Closed stefanwebb closed 7 years ago
If you are referring to the iw_vae example (?) the code just runs floor(n_samples / batch_size) batches and averages the loss over those. So if n_samples is not divisible with batch_size the last samples in the (shuffled) train set is just discarded
Ah I'm actually referring to the VIMCO example
In my own code I do,
n_batches = (n_samples + batch_size - 1) / batch_size
and then e.g.
batch_slice = slice(sym_index * sym_batch_size, T.minimum((sym_index + 1) * sym_batch_size, x.shape[0]))
Actually, I see now that it is effectively doing a floor with the integer division, so it isn't a problem
See e.g.: https://github.com/casperkaae/parmesan/blob/master/examples/vimco.py#L318
I was just wondering whether there is a bug when the batchsize doesn't evenly divide the sample set?
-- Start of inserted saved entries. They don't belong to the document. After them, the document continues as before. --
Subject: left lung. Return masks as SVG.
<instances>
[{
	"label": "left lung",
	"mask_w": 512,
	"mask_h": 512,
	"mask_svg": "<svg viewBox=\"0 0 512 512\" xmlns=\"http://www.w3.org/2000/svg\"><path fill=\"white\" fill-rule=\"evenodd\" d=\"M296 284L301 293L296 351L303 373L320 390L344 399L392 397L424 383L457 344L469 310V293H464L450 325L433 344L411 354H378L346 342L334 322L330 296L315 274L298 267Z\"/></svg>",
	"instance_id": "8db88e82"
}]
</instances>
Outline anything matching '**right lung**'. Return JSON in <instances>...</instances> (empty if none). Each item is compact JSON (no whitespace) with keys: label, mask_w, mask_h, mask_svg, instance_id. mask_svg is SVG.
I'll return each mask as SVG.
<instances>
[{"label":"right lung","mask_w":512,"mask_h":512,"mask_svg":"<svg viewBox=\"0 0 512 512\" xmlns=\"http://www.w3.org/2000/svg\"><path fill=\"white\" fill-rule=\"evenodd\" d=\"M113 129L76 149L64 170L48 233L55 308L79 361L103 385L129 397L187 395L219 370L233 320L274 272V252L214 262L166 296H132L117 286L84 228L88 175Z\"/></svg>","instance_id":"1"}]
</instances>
For instance, when the batchsize is 24, the last minibatch of the training set on MNIST will be of size 16
I think the code returns an array that is of size (24, eq_samples) for the bound on one epoch, regardless, padded with zeros (not sure how Theano handles this when you input an array with a slice that is out of bounds), so that the bound reported will be slightly smaller than it actually is (being divided by 10008 * eq_samples)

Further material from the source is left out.